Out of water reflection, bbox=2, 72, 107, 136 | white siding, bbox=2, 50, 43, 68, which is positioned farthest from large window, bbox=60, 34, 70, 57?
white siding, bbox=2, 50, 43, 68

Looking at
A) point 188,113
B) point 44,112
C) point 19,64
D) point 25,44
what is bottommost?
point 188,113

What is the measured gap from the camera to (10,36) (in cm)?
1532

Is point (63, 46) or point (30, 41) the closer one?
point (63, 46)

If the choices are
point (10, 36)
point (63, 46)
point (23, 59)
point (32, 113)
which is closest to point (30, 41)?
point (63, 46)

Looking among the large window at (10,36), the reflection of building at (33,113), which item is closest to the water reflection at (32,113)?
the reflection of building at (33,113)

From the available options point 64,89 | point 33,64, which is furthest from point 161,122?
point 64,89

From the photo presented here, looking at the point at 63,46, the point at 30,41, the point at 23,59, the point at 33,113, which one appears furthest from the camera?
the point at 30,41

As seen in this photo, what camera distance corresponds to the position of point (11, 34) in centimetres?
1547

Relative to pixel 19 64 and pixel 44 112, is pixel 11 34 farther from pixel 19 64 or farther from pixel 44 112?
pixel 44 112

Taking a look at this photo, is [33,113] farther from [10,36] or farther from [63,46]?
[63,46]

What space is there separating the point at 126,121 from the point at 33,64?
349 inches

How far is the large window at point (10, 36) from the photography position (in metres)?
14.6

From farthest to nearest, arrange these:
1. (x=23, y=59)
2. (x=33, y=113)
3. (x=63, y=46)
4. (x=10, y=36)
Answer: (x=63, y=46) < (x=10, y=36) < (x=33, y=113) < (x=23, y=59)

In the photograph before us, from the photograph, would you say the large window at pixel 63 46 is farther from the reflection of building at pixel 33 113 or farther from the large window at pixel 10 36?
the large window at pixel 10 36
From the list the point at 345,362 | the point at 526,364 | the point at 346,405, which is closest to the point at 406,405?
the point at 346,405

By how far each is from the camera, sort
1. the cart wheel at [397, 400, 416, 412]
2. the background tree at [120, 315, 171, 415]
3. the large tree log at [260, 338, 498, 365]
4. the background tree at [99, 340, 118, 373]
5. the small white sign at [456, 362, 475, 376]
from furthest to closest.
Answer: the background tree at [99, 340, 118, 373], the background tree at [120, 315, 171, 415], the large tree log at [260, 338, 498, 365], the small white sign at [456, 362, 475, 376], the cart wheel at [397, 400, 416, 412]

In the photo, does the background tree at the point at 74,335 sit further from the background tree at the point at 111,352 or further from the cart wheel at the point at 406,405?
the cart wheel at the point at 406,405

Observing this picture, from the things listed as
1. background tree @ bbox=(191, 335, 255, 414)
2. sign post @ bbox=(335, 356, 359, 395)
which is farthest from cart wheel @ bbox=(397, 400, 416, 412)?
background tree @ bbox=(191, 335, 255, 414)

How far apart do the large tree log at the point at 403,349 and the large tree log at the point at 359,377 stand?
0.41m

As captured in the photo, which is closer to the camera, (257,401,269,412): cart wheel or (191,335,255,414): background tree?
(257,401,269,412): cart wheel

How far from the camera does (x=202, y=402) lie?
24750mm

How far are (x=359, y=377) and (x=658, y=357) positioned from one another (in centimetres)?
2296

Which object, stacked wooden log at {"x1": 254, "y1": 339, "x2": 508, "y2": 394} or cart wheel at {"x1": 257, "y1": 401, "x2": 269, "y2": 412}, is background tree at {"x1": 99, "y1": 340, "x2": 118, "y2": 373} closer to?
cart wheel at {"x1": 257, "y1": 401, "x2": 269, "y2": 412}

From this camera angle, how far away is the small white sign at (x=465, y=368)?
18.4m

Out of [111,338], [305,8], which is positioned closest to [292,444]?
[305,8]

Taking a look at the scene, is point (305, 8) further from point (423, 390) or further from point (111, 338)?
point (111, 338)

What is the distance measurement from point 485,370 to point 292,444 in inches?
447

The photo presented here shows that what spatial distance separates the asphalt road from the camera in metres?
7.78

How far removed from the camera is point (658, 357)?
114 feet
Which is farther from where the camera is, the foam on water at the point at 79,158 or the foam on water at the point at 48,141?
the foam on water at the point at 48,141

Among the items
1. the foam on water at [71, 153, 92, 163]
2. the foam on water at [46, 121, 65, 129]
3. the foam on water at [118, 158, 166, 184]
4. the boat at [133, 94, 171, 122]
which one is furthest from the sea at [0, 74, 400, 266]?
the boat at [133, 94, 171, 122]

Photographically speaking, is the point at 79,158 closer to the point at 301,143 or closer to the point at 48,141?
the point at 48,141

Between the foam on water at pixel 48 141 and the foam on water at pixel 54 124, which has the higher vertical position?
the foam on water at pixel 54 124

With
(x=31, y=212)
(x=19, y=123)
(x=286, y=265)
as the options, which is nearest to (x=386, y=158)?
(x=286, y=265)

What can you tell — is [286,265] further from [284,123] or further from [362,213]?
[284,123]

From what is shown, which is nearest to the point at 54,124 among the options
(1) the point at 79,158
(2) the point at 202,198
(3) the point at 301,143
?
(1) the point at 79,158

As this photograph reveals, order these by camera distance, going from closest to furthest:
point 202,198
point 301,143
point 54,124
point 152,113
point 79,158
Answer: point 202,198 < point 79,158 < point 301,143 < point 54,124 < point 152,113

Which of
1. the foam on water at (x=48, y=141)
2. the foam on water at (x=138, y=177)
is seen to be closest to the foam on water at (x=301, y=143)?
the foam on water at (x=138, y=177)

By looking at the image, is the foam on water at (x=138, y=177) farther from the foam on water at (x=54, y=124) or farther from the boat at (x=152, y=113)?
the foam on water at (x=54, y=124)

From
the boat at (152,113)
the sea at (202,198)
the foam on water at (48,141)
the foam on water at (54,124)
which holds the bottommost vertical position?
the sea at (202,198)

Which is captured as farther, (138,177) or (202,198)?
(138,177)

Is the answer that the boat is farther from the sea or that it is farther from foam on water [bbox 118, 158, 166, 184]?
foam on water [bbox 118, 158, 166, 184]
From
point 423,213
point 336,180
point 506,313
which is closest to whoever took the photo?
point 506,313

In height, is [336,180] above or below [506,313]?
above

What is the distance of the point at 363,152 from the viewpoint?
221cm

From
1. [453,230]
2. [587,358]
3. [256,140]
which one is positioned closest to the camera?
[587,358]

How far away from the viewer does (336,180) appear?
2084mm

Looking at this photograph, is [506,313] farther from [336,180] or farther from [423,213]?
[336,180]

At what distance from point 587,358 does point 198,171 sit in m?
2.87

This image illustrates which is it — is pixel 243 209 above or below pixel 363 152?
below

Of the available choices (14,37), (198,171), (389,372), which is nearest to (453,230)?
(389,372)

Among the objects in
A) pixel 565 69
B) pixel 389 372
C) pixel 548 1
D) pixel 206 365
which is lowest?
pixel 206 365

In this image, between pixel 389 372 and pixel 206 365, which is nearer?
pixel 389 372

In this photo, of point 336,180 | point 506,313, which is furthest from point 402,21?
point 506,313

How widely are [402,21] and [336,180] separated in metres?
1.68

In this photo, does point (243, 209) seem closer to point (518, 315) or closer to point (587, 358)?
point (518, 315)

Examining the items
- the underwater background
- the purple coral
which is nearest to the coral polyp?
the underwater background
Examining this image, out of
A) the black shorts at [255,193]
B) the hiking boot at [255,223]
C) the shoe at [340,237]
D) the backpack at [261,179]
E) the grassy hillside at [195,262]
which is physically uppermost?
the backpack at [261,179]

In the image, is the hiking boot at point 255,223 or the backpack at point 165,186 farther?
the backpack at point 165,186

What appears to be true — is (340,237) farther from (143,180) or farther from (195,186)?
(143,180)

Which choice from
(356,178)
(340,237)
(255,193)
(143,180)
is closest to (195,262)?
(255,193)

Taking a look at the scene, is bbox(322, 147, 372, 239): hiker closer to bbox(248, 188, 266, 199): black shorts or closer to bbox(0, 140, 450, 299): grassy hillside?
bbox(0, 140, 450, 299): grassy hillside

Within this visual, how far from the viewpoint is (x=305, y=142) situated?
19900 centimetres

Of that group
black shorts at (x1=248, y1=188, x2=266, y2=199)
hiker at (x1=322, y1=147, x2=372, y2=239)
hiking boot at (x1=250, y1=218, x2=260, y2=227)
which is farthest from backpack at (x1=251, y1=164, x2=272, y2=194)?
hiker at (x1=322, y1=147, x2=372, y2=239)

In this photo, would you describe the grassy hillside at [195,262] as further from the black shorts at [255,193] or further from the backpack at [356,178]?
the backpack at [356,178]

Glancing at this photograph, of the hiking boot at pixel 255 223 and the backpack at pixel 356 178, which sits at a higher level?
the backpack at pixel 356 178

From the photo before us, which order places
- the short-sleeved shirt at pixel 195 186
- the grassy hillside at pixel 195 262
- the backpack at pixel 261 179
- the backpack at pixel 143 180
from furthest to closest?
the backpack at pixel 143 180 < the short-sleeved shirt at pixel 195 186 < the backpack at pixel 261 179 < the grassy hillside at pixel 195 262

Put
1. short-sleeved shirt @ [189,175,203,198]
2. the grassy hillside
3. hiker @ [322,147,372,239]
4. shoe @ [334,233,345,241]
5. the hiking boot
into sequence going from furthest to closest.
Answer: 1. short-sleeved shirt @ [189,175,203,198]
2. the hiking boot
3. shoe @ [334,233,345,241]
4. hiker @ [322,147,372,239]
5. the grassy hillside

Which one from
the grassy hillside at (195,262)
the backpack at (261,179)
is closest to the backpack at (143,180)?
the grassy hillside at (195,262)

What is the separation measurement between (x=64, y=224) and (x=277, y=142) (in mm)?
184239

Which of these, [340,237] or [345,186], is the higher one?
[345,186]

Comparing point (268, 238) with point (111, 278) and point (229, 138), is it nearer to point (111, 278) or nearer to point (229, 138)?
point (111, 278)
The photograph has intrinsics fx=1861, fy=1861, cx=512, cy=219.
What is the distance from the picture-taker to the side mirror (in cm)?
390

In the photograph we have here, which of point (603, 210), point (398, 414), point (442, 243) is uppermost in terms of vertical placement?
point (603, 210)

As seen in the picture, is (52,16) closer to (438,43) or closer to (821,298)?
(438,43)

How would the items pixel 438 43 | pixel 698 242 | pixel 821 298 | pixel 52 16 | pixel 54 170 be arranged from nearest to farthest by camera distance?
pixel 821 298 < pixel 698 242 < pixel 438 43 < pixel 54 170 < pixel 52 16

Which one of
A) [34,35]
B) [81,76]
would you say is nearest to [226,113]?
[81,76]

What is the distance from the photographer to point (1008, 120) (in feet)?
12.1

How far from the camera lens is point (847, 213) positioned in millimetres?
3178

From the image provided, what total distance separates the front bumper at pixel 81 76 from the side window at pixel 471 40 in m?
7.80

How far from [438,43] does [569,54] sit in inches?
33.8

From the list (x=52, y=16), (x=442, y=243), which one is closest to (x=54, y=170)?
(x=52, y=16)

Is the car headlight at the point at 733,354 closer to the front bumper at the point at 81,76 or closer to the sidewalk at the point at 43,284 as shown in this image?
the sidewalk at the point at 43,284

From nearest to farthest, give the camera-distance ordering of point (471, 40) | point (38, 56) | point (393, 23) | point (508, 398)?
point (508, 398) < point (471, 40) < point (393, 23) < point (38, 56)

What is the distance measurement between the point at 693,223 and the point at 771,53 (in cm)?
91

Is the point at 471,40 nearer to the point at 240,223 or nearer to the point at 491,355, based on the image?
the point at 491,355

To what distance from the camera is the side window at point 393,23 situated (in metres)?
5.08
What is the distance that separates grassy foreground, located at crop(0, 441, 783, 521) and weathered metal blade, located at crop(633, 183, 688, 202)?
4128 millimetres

◆ **Problem description**
Return the line that contains "How far from the camera lens" and all lines after it, verbatim, and nothing else.

◆ **Reply**
How far from the camera lens is point (847, 213) positioned in millimetres?
3178

From the image provided, what total distance separates the front bumper at pixel 81 76 from the side window at pixel 471 40 in m?
7.80

How far from [438,43] does [569,54] sit in inches?
33.8

From the list (x=52, y=16), (x=442, y=243), which one is closest to (x=54, y=170)?
(x=52, y=16)

Is the car headlight at the point at 733,354 closer to the front bumper at the point at 81,76 or closer to the sidewalk at the point at 43,284 as shown in this image?
the sidewalk at the point at 43,284

From nearest to farthest, give the camera-distance ordering of point (471, 40) | point (38, 56) | point (393, 23) | point (508, 398)?
point (508, 398) < point (471, 40) < point (393, 23) < point (38, 56)

What is the distance measurement between the point at 693,223 and the point at 771,53 (in cm)?
91

Is the point at 471,40 nearer to the point at 240,223 or nearer to the point at 491,355, based on the image?
the point at 491,355

To what distance from the camera is the side window at point 393,23 situated (in metres)?
5.08
What is the distance that separates grassy foreground, located at crop(0, 441, 783, 521) and weathered metal blade, located at crop(633, 183, 688, 202)?
4128 millimetres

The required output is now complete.